The immediate future involves AI agents acting as “co-pilots” within platforms like Simulink for model development. These agents assist engineers in real-time, assessing code and helping build simulations faster by answering technical questions as they arise.
Going further, AI allows us to treat our simulations as modular code blocks. By training AI agents on the underlying physics-based assumptions and considerations we’ve used in past domains (like naval power), the AI can help generate or modify code blocks for entirely new applications. It’s like onboarding a new employee; we give the AI the “guardrails” and physics-based realities, and it helps generate the prototype-level code for a new configuration to be submitted for validation in a fraction of the time.
We are moving toward a near-term future where AI can take a “pile of text” about a system and automatically distill requirements and system structures.

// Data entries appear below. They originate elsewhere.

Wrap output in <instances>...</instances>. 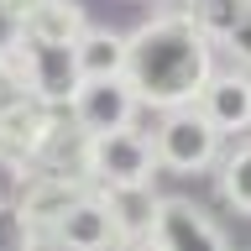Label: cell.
Returning a JSON list of instances; mask_svg holds the SVG:
<instances>
[{
  "label": "cell",
  "mask_w": 251,
  "mask_h": 251,
  "mask_svg": "<svg viewBox=\"0 0 251 251\" xmlns=\"http://www.w3.org/2000/svg\"><path fill=\"white\" fill-rule=\"evenodd\" d=\"M215 74V42H204L178 11L157 5L136 31H126V84L141 110H183Z\"/></svg>",
  "instance_id": "6da1fadb"
},
{
  "label": "cell",
  "mask_w": 251,
  "mask_h": 251,
  "mask_svg": "<svg viewBox=\"0 0 251 251\" xmlns=\"http://www.w3.org/2000/svg\"><path fill=\"white\" fill-rule=\"evenodd\" d=\"M152 162L162 173H178V178H194V173H209L220 162V152H225V141L209 131V121H204L194 105L183 110H162V121L152 126Z\"/></svg>",
  "instance_id": "7a4b0ae2"
},
{
  "label": "cell",
  "mask_w": 251,
  "mask_h": 251,
  "mask_svg": "<svg viewBox=\"0 0 251 251\" xmlns=\"http://www.w3.org/2000/svg\"><path fill=\"white\" fill-rule=\"evenodd\" d=\"M152 178H157V162H152L147 131L89 136V147H84V183L89 188H136Z\"/></svg>",
  "instance_id": "3957f363"
},
{
  "label": "cell",
  "mask_w": 251,
  "mask_h": 251,
  "mask_svg": "<svg viewBox=\"0 0 251 251\" xmlns=\"http://www.w3.org/2000/svg\"><path fill=\"white\" fill-rule=\"evenodd\" d=\"M63 115L78 136H110V131H136L141 105L126 78H84L74 100L63 105Z\"/></svg>",
  "instance_id": "277c9868"
},
{
  "label": "cell",
  "mask_w": 251,
  "mask_h": 251,
  "mask_svg": "<svg viewBox=\"0 0 251 251\" xmlns=\"http://www.w3.org/2000/svg\"><path fill=\"white\" fill-rule=\"evenodd\" d=\"M16 68V78L26 84V94H37L42 105L63 110L74 100V89L84 84L74 68V47H58V42H16V52L5 58Z\"/></svg>",
  "instance_id": "5b68a950"
},
{
  "label": "cell",
  "mask_w": 251,
  "mask_h": 251,
  "mask_svg": "<svg viewBox=\"0 0 251 251\" xmlns=\"http://www.w3.org/2000/svg\"><path fill=\"white\" fill-rule=\"evenodd\" d=\"M162 251H230L225 230L215 225L209 209H199L194 199H157V215H152V230H147Z\"/></svg>",
  "instance_id": "8992f818"
},
{
  "label": "cell",
  "mask_w": 251,
  "mask_h": 251,
  "mask_svg": "<svg viewBox=\"0 0 251 251\" xmlns=\"http://www.w3.org/2000/svg\"><path fill=\"white\" fill-rule=\"evenodd\" d=\"M194 110H199L209 131L220 141L225 136H246L251 131V74L241 68H215L204 78V89L194 94Z\"/></svg>",
  "instance_id": "52a82bcc"
},
{
  "label": "cell",
  "mask_w": 251,
  "mask_h": 251,
  "mask_svg": "<svg viewBox=\"0 0 251 251\" xmlns=\"http://www.w3.org/2000/svg\"><path fill=\"white\" fill-rule=\"evenodd\" d=\"M47 230H52V241L63 251H121V235H115V225H110V215H105V204H100L94 188L78 204H68Z\"/></svg>",
  "instance_id": "ba28073f"
},
{
  "label": "cell",
  "mask_w": 251,
  "mask_h": 251,
  "mask_svg": "<svg viewBox=\"0 0 251 251\" xmlns=\"http://www.w3.org/2000/svg\"><path fill=\"white\" fill-rule=\"evenodd\" d=\"M89 194V183H74V178H47V173H21V194H16V220L26 225V230H47L52 220L78 204Z\"/></svg>",
  "instance_id": "9c48e42d"
},
{
  "label": "cell",
  "mask_w": 251,
  "mask_h": 251,
  "mask_svg": "<svg viewBox=\"0 0 251 251\" xmlns=\"http://www.w3.org/2000/svg\"><path fill=\"white\" fill-rule=\"evenodd\" d=\"M84 31H89V16H84L78 0H37V5L21 16V42H58V47H74Z\"/></svg>",
  "instance_id": "30bf717a"
},
{
  "label": "cell",
  "mask_w": 251,
  "mask_h": 251,
  "mask_svg": "<svg viewBox=\"0 0 251 251\" xmlns=\"http://www.w3.org/2000/svg\"><path fill=\"white\" fill-rule=\"evenodd\" d=\"M94 194H100V204H105V215H110V225H115V235H121V246L152 230V215H157L152 183H136V188H94Z\"/></svg>",
  "instance_id": "8fae6325"
},
{
  "label": "cell",
  "mask_w": 251,
  "mask_h": 251,
  "mask_svg": "<svg viewBox=\"0 0 251 251\" xmlns=\"http://www.w3.org/2000/svg\"><path fill=\"white\" fill-rule=\"evenodd\" d=\"M74 68L78 78H126V31L89 26L74 42Z\"/></svg>",
  "instance_id": "7c38bea8"
},
{
  "label": "cell",
  "mask_w": 251,
  "mask_h": 251,
  "mask_svg": "<svg viewBox=\"0 0 251 251\" xmlns=\"http://www.w3.org/2000/svg\"><path fill=\"white\" fill-rule=\"evenodd\" d=\"M215 188L235 215H251V141H235L215 162Z\"/></svg>",
  "instance_id": "4fadbf2b"
},
{
  "label": "cell",
  "mask_w": 251,
  "mask_h": 251,
  "mask_svg": "<svg viewBox=\"0 0 251 251\" xmlns=\"http://www.w3.org/2000/svg\"><path fill=\"white\" fill-rule=\"evenodd\" d=\"M220 47H225V52L241 63V74H251V16H241V21H235V31H230Z\"/></svg>",
  "instance_id": "5bb4252c"
},
{
  "label": "cell",
  "mask_w": 251,
  "mask_h": 251,
  "mask_svg": "<svg viewBox=\"0 0 251 251\" xmlns=\"http://www.w3.org/2000/svg\"><path fill=\"white\" fill-rule=\"evenodd\" d=\"M16 42H21V16H16L11 5L0 0V63H5V58L16 52Z\"/></svg>",
  "instance_id": "9a60e30c"
},
{
  "label": "cell",
  "mask_w": 251,
  "mask_h": 251,
  "mask_svg": "<svg viewBox=\"0 0 251 251\" xmlns=\"http://www.w3.org/2000/svg\"><path fill=\"white\" fill-rule=\"evenodd\" d=\"M21 241H26V225L16 220L11 204H0V251H21Z\"/></svg>",
  "instance_id": "2e32d148"
},
{
  "label": "cell",
  "mask_w": 251,
  "mask_h": 251,
  "mask_svg": "<svg viewBox=\"0 0 251 251\" xmlns=\"http://www.w3.org/2000/svg\"><path fill=\"white\" fill-rule=\"evenodd\" d=\"M121 251H162V246H157L152 235H136V241H126V246H121Z\"/></svg>",
  "instance_id": "e0dca14e"
},
{
  "label": "cell",
  "mask_w": 251,
  "mask_h": 251,
  "mask_svg": "<svg viewBox=\"0 0 251 251\" xmlns=\"http://www.w3.org/2000/svg\"><path fill=\"white\" fill-rule=\"evenodd\" d=\"M5 5H11V11H16V16H26V11H31V5H37V0H5Z\"/></svg>",
  "instance_id": "ac0fdd59"
},
{
  "label": "cell",
  "mask_w": 251,
  "mask_h": 251,
  "mask_svg": "<svg viewBox=\"0 0 251 251\" xmlns=\"http://www.w3.org/2000/svg\"><path fill=\"white\" fill-rule=\"evenodd\" d=\"M241 5H246V11H251V0H241Z\"/></svg>",
  "instance_id": "d6986e66"
}]
</instances>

While world-building (where AI understands the full context of how a system interacts with its environment) is still in the far future, the ability to automate the initial modeling of parts and their fit is becoming increasingly possible.

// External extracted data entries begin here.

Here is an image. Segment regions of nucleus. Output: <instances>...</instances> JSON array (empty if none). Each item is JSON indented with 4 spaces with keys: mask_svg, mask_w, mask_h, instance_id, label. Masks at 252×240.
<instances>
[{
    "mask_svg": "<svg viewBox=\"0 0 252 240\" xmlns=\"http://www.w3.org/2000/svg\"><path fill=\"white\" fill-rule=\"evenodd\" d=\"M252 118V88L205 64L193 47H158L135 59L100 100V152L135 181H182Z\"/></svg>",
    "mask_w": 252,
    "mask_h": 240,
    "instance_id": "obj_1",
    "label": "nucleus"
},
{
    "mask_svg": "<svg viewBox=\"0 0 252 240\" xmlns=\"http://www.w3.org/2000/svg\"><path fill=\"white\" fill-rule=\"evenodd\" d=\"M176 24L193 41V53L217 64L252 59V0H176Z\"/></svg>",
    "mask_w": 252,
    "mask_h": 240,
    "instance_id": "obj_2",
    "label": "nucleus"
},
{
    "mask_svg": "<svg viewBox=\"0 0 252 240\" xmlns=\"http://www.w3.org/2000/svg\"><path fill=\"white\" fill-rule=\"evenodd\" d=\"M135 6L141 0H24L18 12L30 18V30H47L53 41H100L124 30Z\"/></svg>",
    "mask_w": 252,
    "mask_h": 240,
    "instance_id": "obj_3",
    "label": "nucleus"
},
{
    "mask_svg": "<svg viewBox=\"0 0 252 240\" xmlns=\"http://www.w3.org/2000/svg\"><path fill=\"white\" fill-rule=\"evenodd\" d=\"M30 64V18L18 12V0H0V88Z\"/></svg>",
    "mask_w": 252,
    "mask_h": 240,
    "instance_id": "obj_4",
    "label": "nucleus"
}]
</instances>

At Integer, our goal is to build resilience. Whether it is a ship reconfiguring its power grid under fire or a manufacturing line adapting to a sudden material shortage, digital twins provide the foresight needed to act with confidence. By integrating AI into our physics-first approach, we aren’t just making the process faster; we are ensuring that the defenders of tomorrow have the most sustainable and adaptable technology possible.
[1] Simplified, “shaved down” versions of high-fidelity, physics-based models designed to run at extreme speeds without losing the essential accuracy of the original system. While a standard high-fidelity model might provide an incredibly detailed “source of truth,” it is often too computationally “heavy” to run in real-time on a ship or a factory floor.
[2] Also known as the Air and Missile Defense Radar (AMDR), is the U.S. Navy’s next-generation integrated air and missile defense radar system. It is a multi-function Active Electronically Scanned Array (AESA) designed to simultaneously detect and track ballistic missiles, cruise missiles, hypersonic weapons, hostile aircraft, and surface ships.